J'aime, j'e regne! et ma fille est vengee!
Maintenant, que la foudre eclate au fond des cieux:
Je l'attends, lete haute et sans baisser les yeux! [67]
 
   Клитемнестра первой драмы немного однотонна — в ней нет этой очаровательной нервности эсхиловской героини. Но зато она цельнее и может больше дать со временем благодаря широким штрихам рисунка и удалению громоздкой лирики.
   Заметьте также одну интересную черту пьесы Леконта де Лиль:
   Клитемнестра немножко подкупала нас своею материнской страстностью, и нам было как-то легче ждать ее расправы с убийцей Ифигении. Теперь в последней сцене высказанная матерью готовность покончить с Орестом тоже заранее смягчает нам ужас перед дерзанием матереубийцы.
   Но, помимо этого, не подчеркивается ли новым поэтом в обоих случаях и какая-то строгая уравновешенность возмездия. Не чувствуете ли вы за ней чего-то более жестокого и прямого, чем эти гибкие и так часто лживые греки?

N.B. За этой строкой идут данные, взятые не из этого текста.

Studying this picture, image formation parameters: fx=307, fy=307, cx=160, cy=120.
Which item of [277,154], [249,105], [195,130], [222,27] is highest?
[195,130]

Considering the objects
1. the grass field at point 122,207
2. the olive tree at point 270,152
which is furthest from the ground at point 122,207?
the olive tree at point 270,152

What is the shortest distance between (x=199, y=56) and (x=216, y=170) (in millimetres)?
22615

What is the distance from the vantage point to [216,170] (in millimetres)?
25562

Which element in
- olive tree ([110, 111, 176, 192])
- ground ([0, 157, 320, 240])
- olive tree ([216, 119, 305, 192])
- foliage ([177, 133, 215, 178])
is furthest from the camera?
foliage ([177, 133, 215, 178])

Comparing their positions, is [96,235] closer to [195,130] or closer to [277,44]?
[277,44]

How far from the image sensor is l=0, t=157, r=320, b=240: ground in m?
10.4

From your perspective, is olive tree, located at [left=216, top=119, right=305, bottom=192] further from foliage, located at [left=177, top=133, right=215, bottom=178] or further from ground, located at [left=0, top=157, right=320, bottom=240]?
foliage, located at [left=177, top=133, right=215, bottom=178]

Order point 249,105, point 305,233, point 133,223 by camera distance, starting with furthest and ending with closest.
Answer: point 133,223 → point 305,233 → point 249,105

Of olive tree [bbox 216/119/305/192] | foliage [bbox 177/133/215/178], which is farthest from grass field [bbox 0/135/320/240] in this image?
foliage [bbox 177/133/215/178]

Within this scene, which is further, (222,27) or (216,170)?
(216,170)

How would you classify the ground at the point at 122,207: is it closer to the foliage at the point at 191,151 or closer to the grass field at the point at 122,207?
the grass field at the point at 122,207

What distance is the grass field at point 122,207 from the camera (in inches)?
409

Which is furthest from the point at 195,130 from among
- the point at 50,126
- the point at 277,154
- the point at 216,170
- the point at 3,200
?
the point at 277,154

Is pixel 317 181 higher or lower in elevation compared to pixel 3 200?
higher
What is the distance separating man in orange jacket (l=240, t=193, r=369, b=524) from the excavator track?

   Эллинская трагедия перешла для француза через Рим. Пускай французский поэт оживляет источники вдохновения, возвращая его Элладе, — не в его власти изменить закон преемственности. Вторая драма называлась у Эсхила «Хоэфоры», что-то вроде «жены-усладоносицы» (ср. мироносицы).
   Это был хор молодых троянских пленниц, подруг Электры, дочери покойного царя и сестры Ореста. Они держали в руках венки и длинношеие сосуды с растительным маслом, вином и медом, из которых готовилась обыкновенно услада для мертвых, и ею потом кропили их камни и курганы.
   Теперь первый план сцены занят печально-обнаженной насыпью над могилой поспешно зарытого Атрида, и хор усладоносиц, делясь надвое, обрамляет курган.
   За безмолвных говорят и здесь их парастаты — Каллиррбэ и Йемена. [68]
   Скоро насыпь покрывается гирляндами, но только Электра имеет право принести надгробную жертву, дважды обвив для этого виски зеленью. Так приказала женщина с медным сердцем — Клитемнестра. Ее измучило окровавленное лицо убитого: он точно «поселился в ее глазах, и ночами по дворцу раздаются таинственные крики и душу надрывающие рыдания».
   Но ужас царицы не исчерпывается мучениями совести и страхом перед зловещей тенью. Гадатели предсказывают, что мщение где-то близко, и затравленная волчица дрожит, предчувствуя засаду.
   Хор состоит из людей столь же, если не более еще, пассивных, чем в первой части трагедии. У стариков был хотя совет, у этих только слезы. Но ни то, ни другое не может заменить для тех же жестоких времен орудия в крепких руках. К исходу первой сцены вопли девушек и их мрачные видения как-то сами собою падают. Что-то нежное осеняет их. Это подходит Электра, более чем подруга их рабства, их добрый друг.
   Из лиц античной трагедии Леконт де Лиль, может быть, пристальнее всего взглядывался в Электру. И я думаю, что это понятно читателям предыдущей главы. Они знают, как любил Леконт де Лиль эти нежные очертания и девичьи лица, и как часто вера и религиозная мечта выбирала их для своего воплощения: Аиша, Гипатия, [69]Северная Артемида.
   Между тем еще у Эсхила Электра прежде всего и более всего — набожная девушка.
   Вся сила ее оскорбленной — и утратами, и злобой, и грехом, и помыканием, — души уходит в мир религии. Она бы, верно, взяла вуаль монахини, родись она среди христиан. Но тогда Электра могла и в миру украшать и просветлять свою жизнь молитвой и благочестивым обрядом. Такою представил Электру Эсхил — такова ее сущность и в новой пьесе. При появлении на сцену дочь Атрида не знает, кому и о чем она должна молиться. Как бы еще не оскорбилась тень убитого, если она скажет, что пришла от его жены. Троянки входят в ее затруднения, и, по их совету, царевна лишь мысли об Оресте посвящает свои три молитвы, сопровождаемые каждая возлиянием на могилу.